Security

Hi everyone,

We are new to Clearpass and are in the middle of building out our profiles. We have user roles in the controllers that are specific to the building where they are used. This is basically to limit buildings from talking to other buildings in the network (We do not have a firewall in each building to do this for us). Because of this, we have to build out a Service profile for each building, which will be over 200 profiles.

Someone made a suggestion the other day that if I could use a variable to select an enforcement profile or user role, it would solve my issues. The closest one I could see is the AP Group. All buildings have an unique AP group that has the name in the beginning. If I could somehow within the enforcement policy or profile define something like this

"%{{Radius:Aruba:Aruba-AP-Group}-"-WiFi_Group"}-employee

Basically taking the AP Group, truncating the end of it and attaching "-employee" at the end. It would make life easier.

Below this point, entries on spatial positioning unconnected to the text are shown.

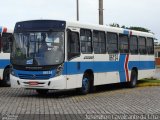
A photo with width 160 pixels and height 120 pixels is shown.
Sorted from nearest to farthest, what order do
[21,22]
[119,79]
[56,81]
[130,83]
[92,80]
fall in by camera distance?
[56,81] < [21,22] < [92,80] < [119,79] < [130,83]

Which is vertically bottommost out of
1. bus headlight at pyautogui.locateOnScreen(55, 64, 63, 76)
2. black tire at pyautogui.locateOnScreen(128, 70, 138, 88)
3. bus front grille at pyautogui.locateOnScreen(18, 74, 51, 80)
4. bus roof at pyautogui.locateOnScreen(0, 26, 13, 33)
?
black tire at pyautogui.locateOnScreen(128, 70, 138, 88)

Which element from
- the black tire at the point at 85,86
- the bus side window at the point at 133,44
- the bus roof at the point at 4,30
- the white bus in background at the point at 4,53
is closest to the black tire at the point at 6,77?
the white bus in background at the point at 4,53

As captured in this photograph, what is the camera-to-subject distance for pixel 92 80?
2241 cm

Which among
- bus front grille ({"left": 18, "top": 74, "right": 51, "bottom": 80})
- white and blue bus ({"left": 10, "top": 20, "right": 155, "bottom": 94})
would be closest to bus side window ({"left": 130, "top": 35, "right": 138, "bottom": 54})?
white and blue bus ({"left": 10, "top": 20, "right": 155, "bottom": 94})

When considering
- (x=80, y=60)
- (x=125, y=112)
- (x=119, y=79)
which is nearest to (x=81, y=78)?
(x=80, y=60)

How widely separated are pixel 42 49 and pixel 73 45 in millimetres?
1329

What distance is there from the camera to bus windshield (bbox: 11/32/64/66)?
19.8 metres

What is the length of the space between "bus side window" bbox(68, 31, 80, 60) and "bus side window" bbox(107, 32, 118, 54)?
333 cm

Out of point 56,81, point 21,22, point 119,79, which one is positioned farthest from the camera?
point 119,79

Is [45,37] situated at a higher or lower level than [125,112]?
higher

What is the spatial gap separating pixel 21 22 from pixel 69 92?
13.6ft

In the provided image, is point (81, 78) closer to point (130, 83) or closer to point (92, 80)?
point (92, 80)

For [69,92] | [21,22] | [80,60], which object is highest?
[21,22]

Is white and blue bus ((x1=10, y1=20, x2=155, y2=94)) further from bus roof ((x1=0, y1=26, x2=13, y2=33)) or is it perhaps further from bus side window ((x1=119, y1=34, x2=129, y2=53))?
bus roof ((x1=0, y1=26, x2=13, y2=33))
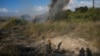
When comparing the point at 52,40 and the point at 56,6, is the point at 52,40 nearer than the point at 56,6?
Yes

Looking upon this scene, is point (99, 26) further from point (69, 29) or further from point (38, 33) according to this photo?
point (38, 33)

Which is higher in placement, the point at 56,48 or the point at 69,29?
the point at 69,29

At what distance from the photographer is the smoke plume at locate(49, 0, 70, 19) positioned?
15327 mm

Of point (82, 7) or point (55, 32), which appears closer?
point (55, 32)

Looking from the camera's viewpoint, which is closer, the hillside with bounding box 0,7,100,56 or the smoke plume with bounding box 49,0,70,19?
the hillside with bounding box 0,7,100,56

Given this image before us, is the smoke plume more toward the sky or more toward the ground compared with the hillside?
more toward the sky

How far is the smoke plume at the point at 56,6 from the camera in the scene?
15.3 metres

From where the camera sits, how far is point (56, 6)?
51.6 feet

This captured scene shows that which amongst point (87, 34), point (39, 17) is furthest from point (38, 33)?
point (39, 17)

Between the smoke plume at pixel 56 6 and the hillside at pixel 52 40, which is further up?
the smoke plume at pixel 56 6

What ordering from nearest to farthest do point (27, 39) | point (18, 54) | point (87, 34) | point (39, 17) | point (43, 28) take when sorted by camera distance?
point (18, 54), point (87, 34), point (27, 39), point (43, 28), point (39, 17)

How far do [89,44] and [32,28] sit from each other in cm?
372

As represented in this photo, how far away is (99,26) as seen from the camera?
10.6 m

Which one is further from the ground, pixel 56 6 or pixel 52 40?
pixel 56 6
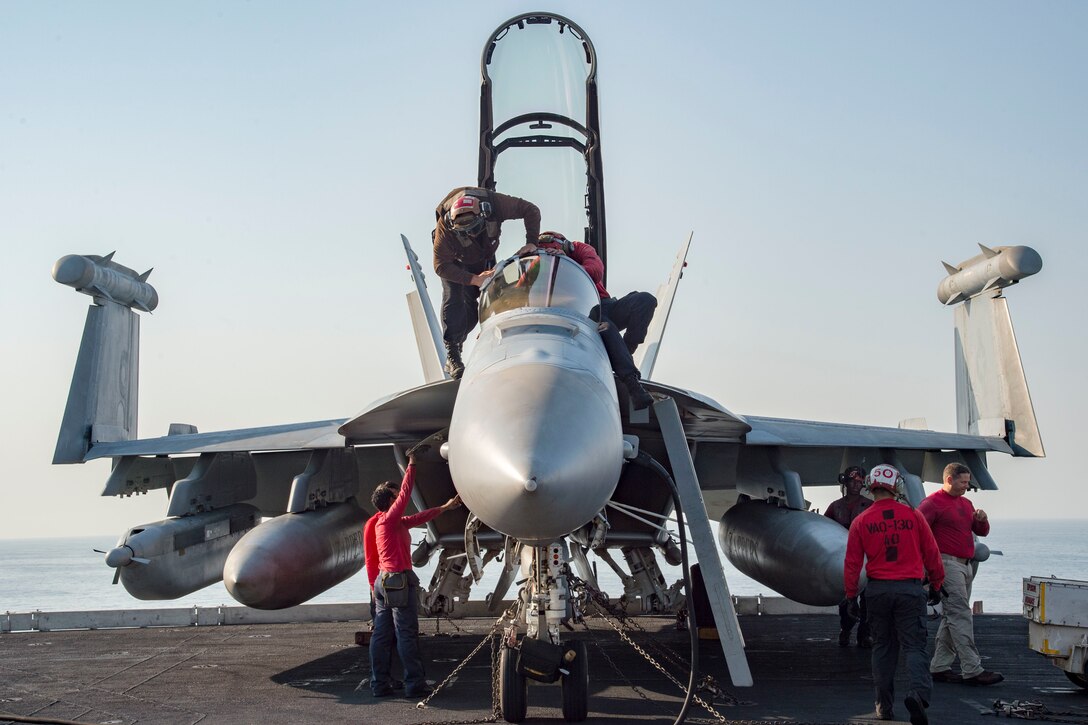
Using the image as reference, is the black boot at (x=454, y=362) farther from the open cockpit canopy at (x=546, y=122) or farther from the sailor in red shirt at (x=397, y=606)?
the open cockpit canopy at (x=546, y=122)

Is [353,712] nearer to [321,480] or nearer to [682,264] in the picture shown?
[321,480]

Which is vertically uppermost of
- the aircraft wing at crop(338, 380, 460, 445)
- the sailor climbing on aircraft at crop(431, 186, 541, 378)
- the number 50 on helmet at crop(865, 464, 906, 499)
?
the sailor climbing on aircraft at crop(431, 186, 541, 378)

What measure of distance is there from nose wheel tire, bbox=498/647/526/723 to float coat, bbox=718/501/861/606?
2.74 metres

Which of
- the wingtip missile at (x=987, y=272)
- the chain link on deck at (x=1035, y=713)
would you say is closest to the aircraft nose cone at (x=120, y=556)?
the chain link on deck at (x=1035, y=713)

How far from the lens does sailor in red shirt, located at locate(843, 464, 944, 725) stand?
Answer: 5.57 meters

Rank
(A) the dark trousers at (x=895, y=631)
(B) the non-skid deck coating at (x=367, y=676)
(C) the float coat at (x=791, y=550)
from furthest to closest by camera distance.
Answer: (C) the float coat at (x=791, y=550), (B) the non-skid deck coating at (x=367, y=676), (A) the dark trousers at (x=895, y=631)

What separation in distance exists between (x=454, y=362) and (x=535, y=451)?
2483mm

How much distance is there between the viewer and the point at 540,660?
5570 mm

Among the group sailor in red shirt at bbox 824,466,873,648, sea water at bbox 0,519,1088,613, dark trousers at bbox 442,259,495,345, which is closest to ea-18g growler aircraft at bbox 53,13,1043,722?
sailor in red shirt at bbox 824,466,873,648

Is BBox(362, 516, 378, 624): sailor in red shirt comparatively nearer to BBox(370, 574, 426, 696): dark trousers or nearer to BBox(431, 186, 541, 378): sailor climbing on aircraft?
BBox(370, 574, 426, 696): dark trousers

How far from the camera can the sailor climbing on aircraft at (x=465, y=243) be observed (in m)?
7.11

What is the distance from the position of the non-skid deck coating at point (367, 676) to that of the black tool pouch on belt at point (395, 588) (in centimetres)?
65

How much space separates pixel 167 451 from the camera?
389 inches

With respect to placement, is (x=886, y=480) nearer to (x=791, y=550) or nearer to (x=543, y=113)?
(x=791, y=550)
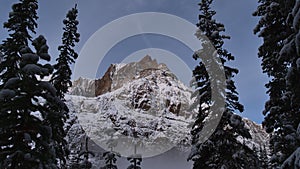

Any opinions or suggestions?

This will only work on first authentication, if a client roams to another building it is still limited with the policies from the other building, as it does not re-authenticate after every roam to another AP or AP group.

Thanks for the response. 

I understand what you are saying however we already have the user roles in place.  Clients are currently running through a Free RADIUS setup for authentication.  Most clients do not roam building to building and we have over 20 clusters with only about 10 or so buildings pointed to each cluster. If they were to roam, either the idle timeout or just hitting a different cluster would force a reauth.

With implementing Clearpass to replace the Free RADIUS setup, I am just trying to avoid having over 200 services which is why a variable in the enforcement policy or profile would work out perfectly.